This went off the rails almost immediately when Canwell would not say that the material in Terry was racist, followed by a weird defense of Milton Caniff as a person rather than a discussion of the material. Throughout the interview, he used language that echoed one for one how Comicsgate people present their talking points. Canwell assured me that an extensive essay that he had written was presented in the book itself, and that it would address many of my questions in more detail.

I figured that once I got the book, I’d read the essay (which is in the back of Volume 13, which can only be ordered directly from the publisher as part of a bundle or subscription, marked as an ‘Addendum’ rather than front and center), review the book here, and inform potential readers of how the racist material in Terry and the Pirates was discussed by the publisher so that they could make a more informed decision regarding whether they’d want to buy it for themselves. Instead, I read the essay, swore for awhile, shared it with some other people to make sure that I wasn’t misunderstanding it, swore some more, and decided to write this instead.

Now let me be very clear on this point. I’m not here to argue that Terry and the Pirates is a bad comic. It’s a very good comic, and often exceptional. But it is unquestionably a racist one. Accordingly, I want to talk about how the presentation of the comic failed to do justice to the people reading it today, and specifically how the publisher screwed this up in both forms of addressing this issue.

Why I used the word Comicsgate

I used the word “Comicsgate” a few times in the original interview and this article, even though Canwell never actually used the word himself, and I think it’s worth explaining why. Have you ever heard the expression “If it walks like a duck, quacks like a duck, and looks like a duck, it’s probably a duck?”

This is a helpful expression in discussing Comicsgate. It’s not a group in the sense that it hands out membership cards, it’s an umbrella term encompassing a few core beliefs. These beliefs are bad for comics and bad for people as a whole, whether you’re associated with the group or not. 

Here’s a critical piece in what I’m about to discuss. Since Comicsgate isn’t a monolith, it’s impossible to win an argument because you’re arguing against an amorphous group of people who pass the buck the second it looks like they’re losing. Because of this, I decided to focus on the broad ideas presented in the text, not the details – my issue is the ideological points, not the specific word choices. No matter how bad it is to hear “Caniff ignored blacks” and “so-called ‘Jim Crow’ laws” or a very long tangent about why it was okay to call Chinese people slurs when other ethnic groups were called slurs of their own at the time.

Here are a few of those beliefs, and why I took issue with the way Canwell spoke in the interview and the essay.

◆ Exercise objective
According to the text on Terry and the Pirates, where in the book does Canwell's essay appear? The material after this point comes from a different source than the text.

◆ Dataset content
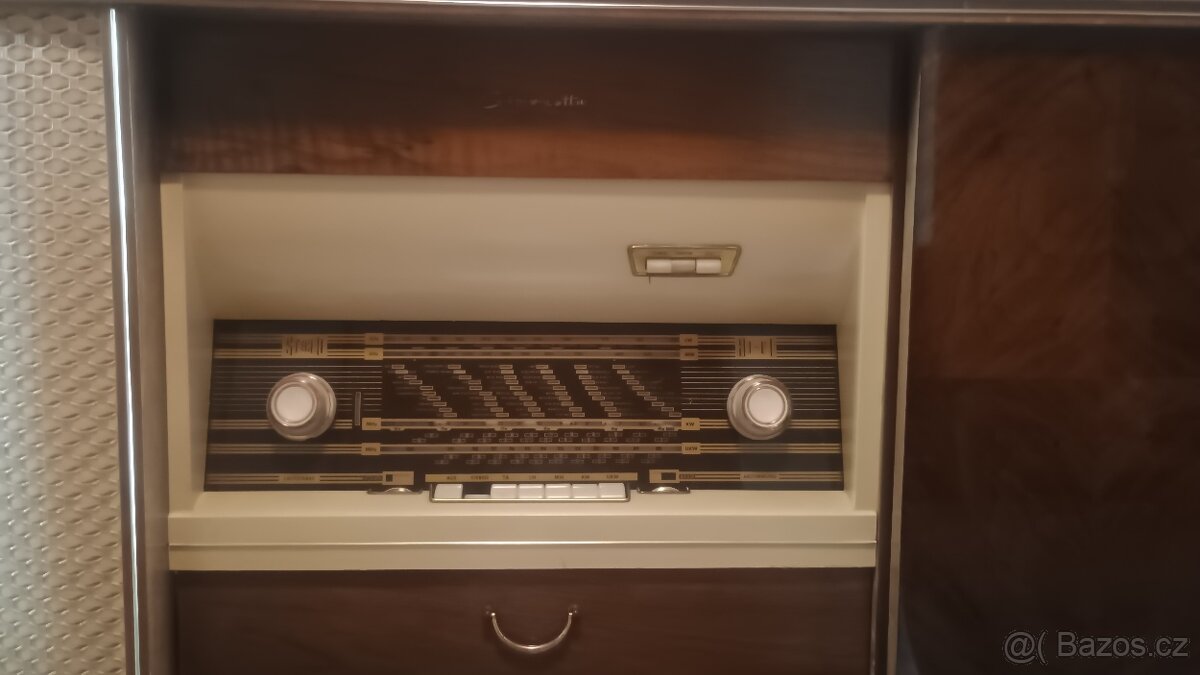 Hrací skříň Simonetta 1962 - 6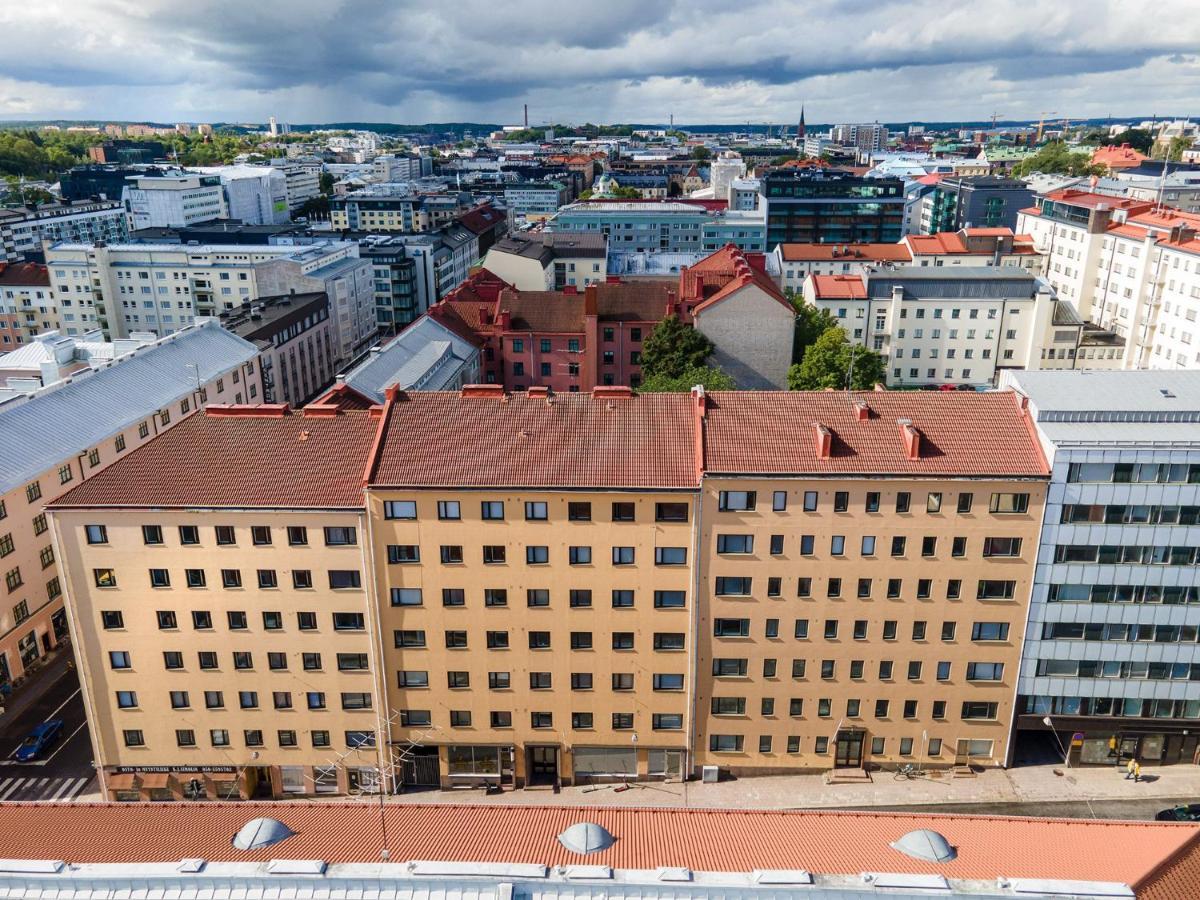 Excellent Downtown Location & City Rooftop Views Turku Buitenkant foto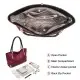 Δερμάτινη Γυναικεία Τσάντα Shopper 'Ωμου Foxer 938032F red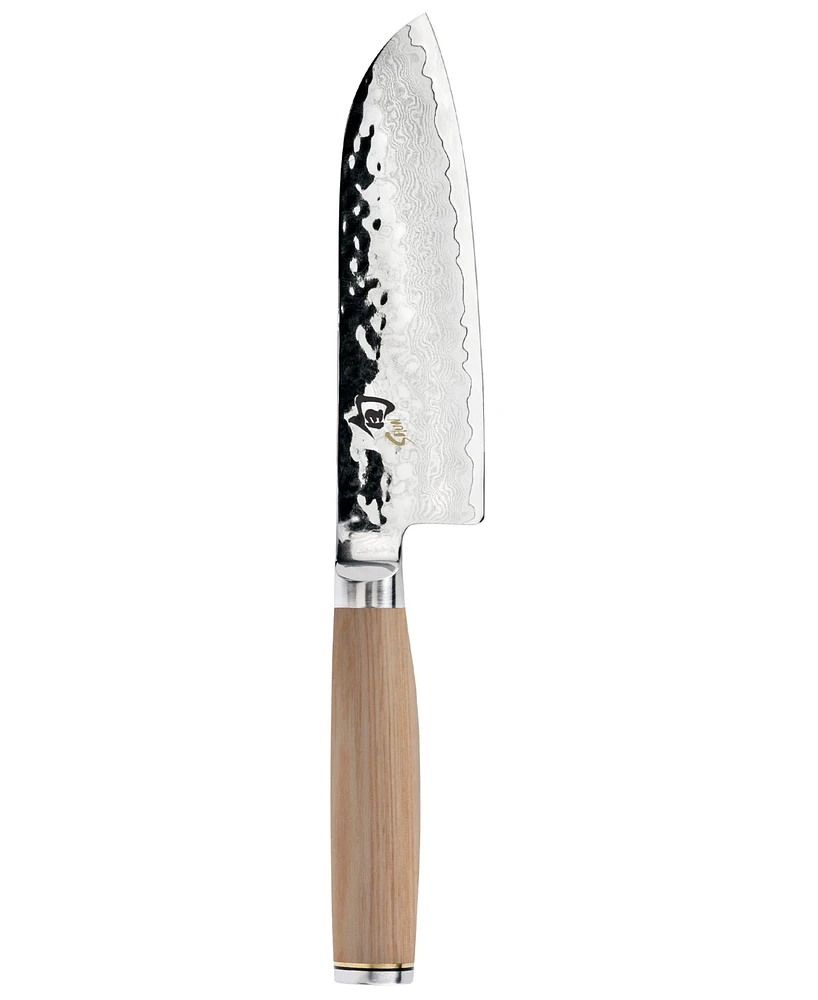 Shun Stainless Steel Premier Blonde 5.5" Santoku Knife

◆ Exercise solution
It is in the back of Volume 13, marked as an "Addendum."